Task inputs:
□ □ □ □

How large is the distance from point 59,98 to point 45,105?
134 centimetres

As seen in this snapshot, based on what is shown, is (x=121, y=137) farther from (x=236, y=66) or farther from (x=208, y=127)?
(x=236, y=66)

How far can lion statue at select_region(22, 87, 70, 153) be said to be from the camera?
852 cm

□ □ □ □

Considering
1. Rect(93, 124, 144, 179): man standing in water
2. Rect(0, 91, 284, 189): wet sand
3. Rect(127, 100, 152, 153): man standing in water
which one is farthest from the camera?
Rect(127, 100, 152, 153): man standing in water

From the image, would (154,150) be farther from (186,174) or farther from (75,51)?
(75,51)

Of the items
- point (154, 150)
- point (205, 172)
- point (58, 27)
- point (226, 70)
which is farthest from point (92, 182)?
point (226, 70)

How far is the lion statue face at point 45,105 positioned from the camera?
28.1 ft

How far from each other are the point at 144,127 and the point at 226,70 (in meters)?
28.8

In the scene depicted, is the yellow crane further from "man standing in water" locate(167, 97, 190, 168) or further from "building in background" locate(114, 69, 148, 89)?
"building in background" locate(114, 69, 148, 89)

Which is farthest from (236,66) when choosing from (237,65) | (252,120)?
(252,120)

□ □ □ □

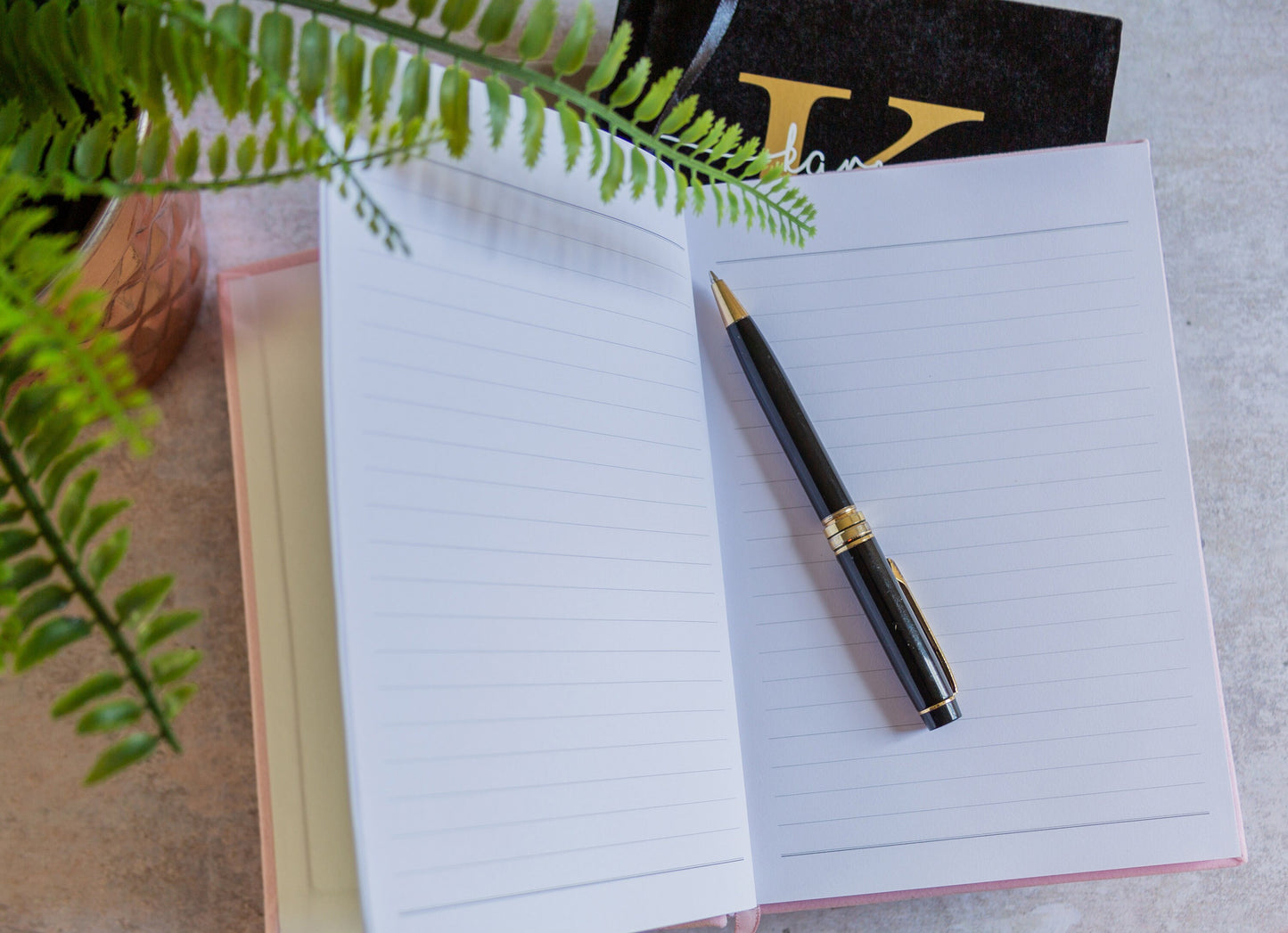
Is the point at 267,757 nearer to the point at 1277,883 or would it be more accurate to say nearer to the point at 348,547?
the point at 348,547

□ □ □ □

Task prompt:
How many lines in the entries above contain the string "standing", matching case exactly? Reply with the number alone.

The reply:
4